Let’s suppose that this CCBS is required by multiple users in the same time. So, an elasticity strategy must be applied.

Let’s suppose that at time t1, 20 users want to access to CCBS. Note that the deadline of 2 users are not respected.

Then, at time t2, 20 other users want to access to CCBS. All deadlines are respected but only 15 users are a cost gain for the provider perspective.

Finally, at time t3, 25 users leave.

To make the necessary decision, an elasticity strategy has to be applied. In fact, our work is based on two essential elasticity strategies detailed in the following.

Elasticity strategy 1 [5]:

First of all, the provider checks in every unit of time (e.g. second) the maximum and the minimum threshold of each CBS. If the maximum one is reached, then, he calculates the cost benefit when applying a replication action. If the cost is a gain for the provider perspective, then, a replication action is processed. Else, he waits for more users having a higher budget. Let’s note that if the minimum threshold of one CBS is reached, then, a deletion action of this service is automatically done. Indeed, the provider has nothing to lose when executing this action. In this strategy, they supposed that all deadlines specified by users are already checked.

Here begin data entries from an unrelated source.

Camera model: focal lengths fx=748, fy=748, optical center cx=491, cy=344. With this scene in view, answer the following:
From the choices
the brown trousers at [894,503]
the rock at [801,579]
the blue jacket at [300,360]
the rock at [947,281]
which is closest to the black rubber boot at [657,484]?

Applying this strategy to the previous scenario gives the following result :

At time t1,accept only 18 users. Here, no service will be replicated.

At time t2, accept only 15 users. In this case, \(CBS_{11}\) and \(CBS_{14}\) reach their maximum thresholds and have to be replicated to \(CBS_{21}\) and \(CBS_{24}\).

At time t3, eliminate 25 users. \(CBS_{21}\) and \(CBS_{24}\) reach their minimum thresholds and have to be removed and replaced by \(CBS_{11}\) and \(CBS_{14}\).

Elasticity strategy 2[7]:

In this strategy, the provider checks in every unit of time if the deadlines specified by users are respected. If 90% of users have a response time lower than their deadlines, so, accept the other 10% of users whatever the penalty to be paid and do the replication action. Else, if less than 90% have a response time lower than their deadlines, the provider does not accept them and waits for other users that satisfy this condition.

Applying this strategy to the previous scenario gives the following result:

At time t1,accept 20 users. Here, no service will be replicated.

At time t2, accept all the 20 users. In this case, \(CBS_{11}\), \(CBS_{12}\) and \(CBS_{14}\) reach their maximum thresholds and have to be replicated to \(CBS_{21}\), \(CBS_{22}\) and \(CBS_{24}\).

At time t3, eliminate 25 users. \(CBS_{21}\), \(CBS_{22}\) and \(CBS_{24}\) reach their minimum thresholds and have to be removed and replaced by \(CBS_{11}\), \(CBS_{12}\) and \(CBS_{14}\).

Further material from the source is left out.